▸ **INSTRUCTIONS TO FOLLOW**: Copy out the lines of the records starting at the line that contains "Which is pixel" and ending at the line that contains "8.69 metres", both ends included, without changing anything.

---------- GIVEN ENTRIES

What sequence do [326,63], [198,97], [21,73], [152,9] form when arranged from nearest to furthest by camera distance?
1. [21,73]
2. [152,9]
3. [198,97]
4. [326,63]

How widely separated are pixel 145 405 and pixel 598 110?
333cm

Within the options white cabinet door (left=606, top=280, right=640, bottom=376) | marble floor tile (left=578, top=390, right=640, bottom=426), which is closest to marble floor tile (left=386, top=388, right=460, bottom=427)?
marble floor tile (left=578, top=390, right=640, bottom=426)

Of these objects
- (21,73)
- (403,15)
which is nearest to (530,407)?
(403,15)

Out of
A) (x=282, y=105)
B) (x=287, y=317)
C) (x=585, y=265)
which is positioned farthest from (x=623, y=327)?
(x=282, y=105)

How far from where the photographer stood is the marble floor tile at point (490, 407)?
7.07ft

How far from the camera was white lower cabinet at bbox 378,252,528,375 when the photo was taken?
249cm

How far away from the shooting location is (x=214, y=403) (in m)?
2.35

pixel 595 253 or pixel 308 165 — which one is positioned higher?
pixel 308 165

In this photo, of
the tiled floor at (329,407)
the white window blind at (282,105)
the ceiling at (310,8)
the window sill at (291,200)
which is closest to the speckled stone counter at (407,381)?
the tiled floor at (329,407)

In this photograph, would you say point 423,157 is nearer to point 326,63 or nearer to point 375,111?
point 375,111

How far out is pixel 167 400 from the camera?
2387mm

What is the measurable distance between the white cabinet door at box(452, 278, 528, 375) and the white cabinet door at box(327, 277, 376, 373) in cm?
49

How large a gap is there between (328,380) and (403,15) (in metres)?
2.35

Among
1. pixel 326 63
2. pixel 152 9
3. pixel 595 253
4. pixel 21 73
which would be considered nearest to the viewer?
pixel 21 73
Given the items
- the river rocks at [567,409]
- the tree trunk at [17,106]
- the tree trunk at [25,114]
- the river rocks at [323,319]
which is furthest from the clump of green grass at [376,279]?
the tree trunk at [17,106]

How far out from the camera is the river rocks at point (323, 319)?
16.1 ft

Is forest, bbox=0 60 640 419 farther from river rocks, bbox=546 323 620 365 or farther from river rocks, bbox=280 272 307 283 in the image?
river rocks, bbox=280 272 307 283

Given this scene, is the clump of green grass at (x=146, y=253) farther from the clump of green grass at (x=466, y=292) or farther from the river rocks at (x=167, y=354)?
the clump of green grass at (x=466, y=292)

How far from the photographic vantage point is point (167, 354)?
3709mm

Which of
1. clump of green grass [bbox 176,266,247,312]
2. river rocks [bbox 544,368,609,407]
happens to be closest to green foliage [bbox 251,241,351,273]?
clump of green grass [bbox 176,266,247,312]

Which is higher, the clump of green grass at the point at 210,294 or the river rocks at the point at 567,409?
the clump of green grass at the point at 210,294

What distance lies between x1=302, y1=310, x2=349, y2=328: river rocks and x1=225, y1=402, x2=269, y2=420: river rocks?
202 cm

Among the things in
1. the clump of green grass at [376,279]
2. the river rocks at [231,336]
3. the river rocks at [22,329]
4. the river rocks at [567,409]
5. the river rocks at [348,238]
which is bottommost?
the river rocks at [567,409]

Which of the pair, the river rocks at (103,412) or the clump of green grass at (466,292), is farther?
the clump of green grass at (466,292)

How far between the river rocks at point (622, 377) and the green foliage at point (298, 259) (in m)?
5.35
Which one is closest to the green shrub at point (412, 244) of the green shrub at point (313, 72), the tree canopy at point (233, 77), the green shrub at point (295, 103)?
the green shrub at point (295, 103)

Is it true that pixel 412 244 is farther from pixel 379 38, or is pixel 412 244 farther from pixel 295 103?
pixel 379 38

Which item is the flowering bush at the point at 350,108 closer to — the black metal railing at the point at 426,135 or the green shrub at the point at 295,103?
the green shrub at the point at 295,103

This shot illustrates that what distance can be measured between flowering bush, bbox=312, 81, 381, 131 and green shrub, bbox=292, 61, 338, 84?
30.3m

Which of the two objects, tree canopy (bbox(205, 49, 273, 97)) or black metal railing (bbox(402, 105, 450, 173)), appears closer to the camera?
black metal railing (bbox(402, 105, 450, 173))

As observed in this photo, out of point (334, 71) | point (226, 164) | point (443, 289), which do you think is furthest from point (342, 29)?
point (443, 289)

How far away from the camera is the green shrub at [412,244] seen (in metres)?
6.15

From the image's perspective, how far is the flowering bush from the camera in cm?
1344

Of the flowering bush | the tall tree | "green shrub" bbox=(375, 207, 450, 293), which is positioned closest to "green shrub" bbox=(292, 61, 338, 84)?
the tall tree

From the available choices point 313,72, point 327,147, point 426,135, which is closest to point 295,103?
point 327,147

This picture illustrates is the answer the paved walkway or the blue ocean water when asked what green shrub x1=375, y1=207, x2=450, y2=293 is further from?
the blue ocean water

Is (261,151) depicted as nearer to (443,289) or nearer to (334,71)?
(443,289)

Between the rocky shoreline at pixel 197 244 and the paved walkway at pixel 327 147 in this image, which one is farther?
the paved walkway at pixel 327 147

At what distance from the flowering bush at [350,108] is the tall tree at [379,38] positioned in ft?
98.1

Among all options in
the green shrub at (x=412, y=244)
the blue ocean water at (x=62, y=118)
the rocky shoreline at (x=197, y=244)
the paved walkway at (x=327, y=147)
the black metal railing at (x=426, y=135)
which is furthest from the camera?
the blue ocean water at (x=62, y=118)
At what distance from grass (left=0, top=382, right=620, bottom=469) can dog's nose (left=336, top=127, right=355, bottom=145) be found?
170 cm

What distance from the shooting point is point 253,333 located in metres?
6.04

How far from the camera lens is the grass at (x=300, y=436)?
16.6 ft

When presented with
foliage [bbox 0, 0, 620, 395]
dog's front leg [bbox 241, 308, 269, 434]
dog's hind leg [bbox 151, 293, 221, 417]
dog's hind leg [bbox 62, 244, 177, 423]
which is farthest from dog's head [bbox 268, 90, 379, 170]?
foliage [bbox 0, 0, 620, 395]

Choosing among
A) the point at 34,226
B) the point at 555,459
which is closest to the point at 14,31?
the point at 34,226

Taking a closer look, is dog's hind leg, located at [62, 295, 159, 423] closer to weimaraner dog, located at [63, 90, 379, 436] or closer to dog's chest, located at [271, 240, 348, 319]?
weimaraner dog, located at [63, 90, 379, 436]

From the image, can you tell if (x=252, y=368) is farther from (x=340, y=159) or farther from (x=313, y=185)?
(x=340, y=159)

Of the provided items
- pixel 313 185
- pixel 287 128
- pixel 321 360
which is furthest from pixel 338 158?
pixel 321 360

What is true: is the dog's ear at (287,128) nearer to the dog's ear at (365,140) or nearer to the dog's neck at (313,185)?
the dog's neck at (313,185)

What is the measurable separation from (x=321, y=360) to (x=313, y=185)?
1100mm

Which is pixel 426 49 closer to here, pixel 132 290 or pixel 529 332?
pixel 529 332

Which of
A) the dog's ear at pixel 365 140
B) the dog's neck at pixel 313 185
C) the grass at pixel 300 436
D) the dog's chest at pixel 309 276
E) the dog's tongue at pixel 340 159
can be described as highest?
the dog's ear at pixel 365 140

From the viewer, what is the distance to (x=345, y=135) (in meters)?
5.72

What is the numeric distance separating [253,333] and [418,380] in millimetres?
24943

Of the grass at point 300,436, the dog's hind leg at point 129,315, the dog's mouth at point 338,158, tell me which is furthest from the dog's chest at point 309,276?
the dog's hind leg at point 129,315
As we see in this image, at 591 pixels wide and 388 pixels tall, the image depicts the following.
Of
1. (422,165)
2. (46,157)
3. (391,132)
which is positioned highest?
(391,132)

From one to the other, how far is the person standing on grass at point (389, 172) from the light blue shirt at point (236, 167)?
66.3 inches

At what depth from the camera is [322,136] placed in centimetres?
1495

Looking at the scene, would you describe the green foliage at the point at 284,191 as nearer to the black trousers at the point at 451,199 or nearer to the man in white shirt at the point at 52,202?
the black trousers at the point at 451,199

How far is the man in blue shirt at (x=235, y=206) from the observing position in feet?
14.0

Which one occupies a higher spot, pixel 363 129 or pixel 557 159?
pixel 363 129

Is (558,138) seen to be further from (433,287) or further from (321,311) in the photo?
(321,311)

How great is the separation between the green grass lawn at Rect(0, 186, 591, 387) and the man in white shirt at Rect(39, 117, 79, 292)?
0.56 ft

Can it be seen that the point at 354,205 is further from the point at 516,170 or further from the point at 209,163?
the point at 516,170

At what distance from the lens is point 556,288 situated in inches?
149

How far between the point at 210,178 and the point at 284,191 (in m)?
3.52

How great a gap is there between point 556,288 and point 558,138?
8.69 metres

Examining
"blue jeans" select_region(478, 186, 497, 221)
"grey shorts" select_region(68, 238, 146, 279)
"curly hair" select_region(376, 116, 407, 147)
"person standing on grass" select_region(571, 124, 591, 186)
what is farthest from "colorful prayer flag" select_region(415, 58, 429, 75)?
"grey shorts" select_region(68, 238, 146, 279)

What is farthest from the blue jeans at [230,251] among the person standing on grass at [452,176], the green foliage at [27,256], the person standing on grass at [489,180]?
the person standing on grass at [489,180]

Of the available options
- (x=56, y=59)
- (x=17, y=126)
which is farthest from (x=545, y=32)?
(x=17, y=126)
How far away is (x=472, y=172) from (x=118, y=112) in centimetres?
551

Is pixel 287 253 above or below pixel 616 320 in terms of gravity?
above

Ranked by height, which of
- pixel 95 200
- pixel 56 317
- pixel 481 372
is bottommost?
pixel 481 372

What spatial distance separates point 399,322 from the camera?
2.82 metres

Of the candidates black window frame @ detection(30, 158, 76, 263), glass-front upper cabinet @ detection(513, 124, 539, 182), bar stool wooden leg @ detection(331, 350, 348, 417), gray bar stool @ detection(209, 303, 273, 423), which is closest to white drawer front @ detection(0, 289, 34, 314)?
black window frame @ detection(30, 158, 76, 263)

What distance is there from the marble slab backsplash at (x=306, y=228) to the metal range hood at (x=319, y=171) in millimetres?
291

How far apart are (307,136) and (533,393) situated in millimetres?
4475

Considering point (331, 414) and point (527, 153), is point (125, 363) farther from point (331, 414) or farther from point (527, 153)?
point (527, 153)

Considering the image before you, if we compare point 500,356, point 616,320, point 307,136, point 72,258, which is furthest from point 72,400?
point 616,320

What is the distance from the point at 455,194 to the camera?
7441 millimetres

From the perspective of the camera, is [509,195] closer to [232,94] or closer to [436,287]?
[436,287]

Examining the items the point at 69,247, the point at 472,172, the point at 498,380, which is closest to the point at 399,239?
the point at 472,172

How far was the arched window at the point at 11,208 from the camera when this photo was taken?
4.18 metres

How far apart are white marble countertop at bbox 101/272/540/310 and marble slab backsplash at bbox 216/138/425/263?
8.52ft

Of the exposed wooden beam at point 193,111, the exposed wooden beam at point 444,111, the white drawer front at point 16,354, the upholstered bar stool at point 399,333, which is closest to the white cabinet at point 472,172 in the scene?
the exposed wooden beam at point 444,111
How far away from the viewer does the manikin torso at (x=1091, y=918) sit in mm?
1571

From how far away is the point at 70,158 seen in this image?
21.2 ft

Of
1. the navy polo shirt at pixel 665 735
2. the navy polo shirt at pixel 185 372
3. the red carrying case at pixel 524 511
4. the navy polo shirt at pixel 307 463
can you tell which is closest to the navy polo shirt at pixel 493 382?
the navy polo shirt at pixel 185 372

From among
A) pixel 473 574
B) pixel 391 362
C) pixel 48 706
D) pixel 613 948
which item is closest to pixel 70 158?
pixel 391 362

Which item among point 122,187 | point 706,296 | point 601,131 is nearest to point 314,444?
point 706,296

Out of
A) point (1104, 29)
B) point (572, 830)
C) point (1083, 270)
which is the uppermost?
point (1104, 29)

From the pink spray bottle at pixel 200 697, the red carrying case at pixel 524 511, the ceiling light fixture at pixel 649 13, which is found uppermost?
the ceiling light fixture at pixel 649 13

--------------------

▸ **RESULT OF THE EXERCISE**:
Which is pixel 426 49 closer to here, pixel 132 290 or pixel 529 332?
pixel 529 332

Which of
A) the dog's ear at pixel 365 140
B) the dog's neck at pixel 313 185
C) the grass at pixel 300 436
D) the dog's chest at pixel 309 276
E) the dog's tongue at pixel 340 159
can be described as highest?
the dog's ear at pixel 365 140

From the viewer, what is the distance to (x=345, y=135) (in meters)?
5.72

What is the numeric distance separating [253,333] and [418,380] in millimetres?
24943

Of the grass at point 300,436, the dog's hind leg at point 129,315, the dog's mouth at point 338,158, tell me which is furthest from the dog's chest at point 309,276?
the dog's hind leg at point 129,315
As we see in this image, at 591 pixels wide and 388 pixels tall, the image depicts the following.
Of
1. (422,165)
2. (46,157)
3. (391,132)
which is positioned highest?
(391,132)

From one to the other, how far is the person standing on grass at point (389, 172) from the light blue shirt at point (236, 167)?
66.3 inches

At what depth from the camera is [322,136] placed in centimetres?
1495

Looking at the scene, would you describe the green foliage at the point at 284,191 as nearer to the black trousers at the point at 451,199 or nearer to the man in white shirt at the point at 52,202?
the black trousers at the point at 451,199

How far is the man in blue shirt at (x=235, y=206) from the observing position in feet?
14.0

Which one occupies a higher spot, pixel 363 129 or pixel 557 159?
pixel 363 129

Is (558,138) seen to be further from (433,287) or further from (321,311) in the photo?
(321,311)

How great is the separation between the green grass lawn at Rect(0, 186, 591, 387) and the man in white shirt at Rect(39, 117, 79, 292)?
0.56 ft

Can it be seen that the point at 354,205 is further from the point at 516,170 or further from the point at 209,163?
the point at 516,170

At what distance from the lens is point 556,288 situated in inches?
149

How far between the point at 210,178 and the point at 284,191 (in m)?
3.52

How great a gap is there between point 556,288 and point 558,138?
8.69 metres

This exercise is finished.